Want to connect with other professionals in the industry and get your company visibility on search engines like Google? Look no further than LinkedIn, the social network for pros that just happens to be indexed on Google. Of course, signing up alone isn’t everything you have to do. You have to put in a little work before LinkedIn will work for your small business. These tips will help you do that.
Fill Out Everything, Completely
Google may index your profile, but what good is this to you if you haven’t added anything to it? Link to your website, use industry keywords in your profile, upload a photo and fill out every single form field that applies to you. In case you were wondering just where to put those keywords, look no further. Include them in your job title and heading for sure. This also enables other users on the social network to find you, which may not be your primarily goal but certainly won’t hurt.
Don’t just forget about your profile after you initially sign up, either. Maybe your small business is focusing on different keywords, you’ve moved to a different location or added some staff members. Keep your profile fresh, so that the info Google culls for the SERPs is relevant.
Actually Use LinkedIn
So you’ve set up your profile, and it’s looking pretty good. What more should you do? The answer is this: use LinkedIn like a social network. After all, it is, and the more content that you put on the site, the more content Google has to index. Not only that, but you’re increasing the chances of other users seeing what you post, which is always a boon.

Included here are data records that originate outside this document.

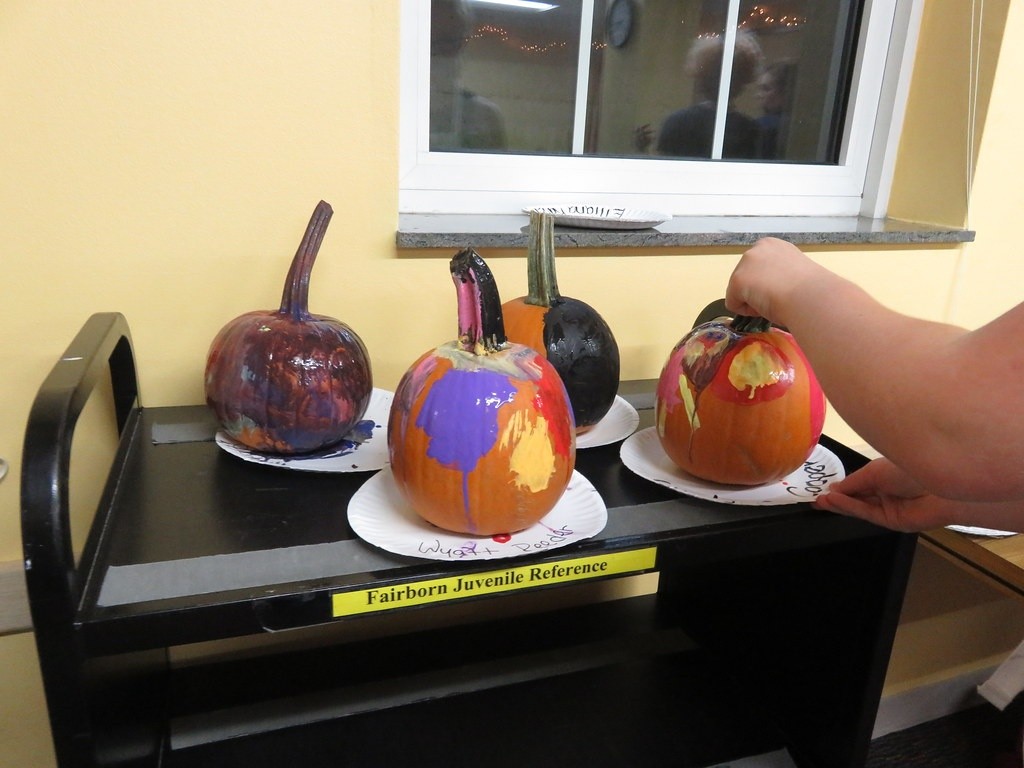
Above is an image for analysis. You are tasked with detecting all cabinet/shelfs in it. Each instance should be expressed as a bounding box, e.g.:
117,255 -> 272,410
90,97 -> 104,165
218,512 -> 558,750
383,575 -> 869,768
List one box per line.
14,310 -> 920,768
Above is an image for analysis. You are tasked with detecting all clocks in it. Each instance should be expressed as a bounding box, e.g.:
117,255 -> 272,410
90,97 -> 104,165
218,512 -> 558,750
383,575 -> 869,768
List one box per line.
606,0 -> 635,48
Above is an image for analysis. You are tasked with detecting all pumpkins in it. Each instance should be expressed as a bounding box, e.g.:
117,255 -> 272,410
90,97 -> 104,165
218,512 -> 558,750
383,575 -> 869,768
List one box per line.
654,313 -> 826,486
204,199 -> 372,454
386,244 -> 577,535
501,211 -> 620,437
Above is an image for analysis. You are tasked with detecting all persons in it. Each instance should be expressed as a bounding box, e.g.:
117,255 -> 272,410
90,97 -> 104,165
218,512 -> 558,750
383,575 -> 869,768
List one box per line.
726,235 -> 1024,534
460,87 -> 508,149
656,32 -> 788,159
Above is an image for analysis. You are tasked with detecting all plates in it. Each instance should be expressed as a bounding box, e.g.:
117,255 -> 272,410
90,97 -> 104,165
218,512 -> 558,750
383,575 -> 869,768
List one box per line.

The way you interact on LinkedIn will differ from other networks, however. There aren’t any hashtags like on Twitter; although, the site now allows you to tag others by simply typing in the company name as part of your update. Keep a professional tone when crafting posts. Short and simple is key here. Don’t forget to link to your own website, but avoid coming off as spammy.
Link to Yourself
By default, LinkedIn provides suggested text for types of links that you might add to your profile. Unfortunately, using these means you won’t get the linkjuice that you joined LinkedIn to wrangle in the first place. You can still use one option as “Company Website,” but choose “Other” when adding links to use your own keywords. This simple step makes a big difference.
Perhaps you can answer questions in groups or forums that show your expertise on a certain subject. This builds trust for your small business, and customers or potential partners might think of your company when they have need for a service or products like yours in the future. A business contact might refer potential customers to you in the future, too.
Actively communicating with others gives a little back to the community, and you never know when you might need advice or help from someone else who’s already been where you are now. Of course, another benefit is being able to keep your eye on the competition to see what they’re doing.
Show Off What You’ve Got With Video
Finally, you have video options. On LinkedIn, the SlideShare app is an easy way to upload your videos. All you have to do is embed it in a PowerPoint slide, which you can then upload directly to your company’s page. If you want to skip the video, go ahead and add a basic slide to give visitors an idea about what your company’s like.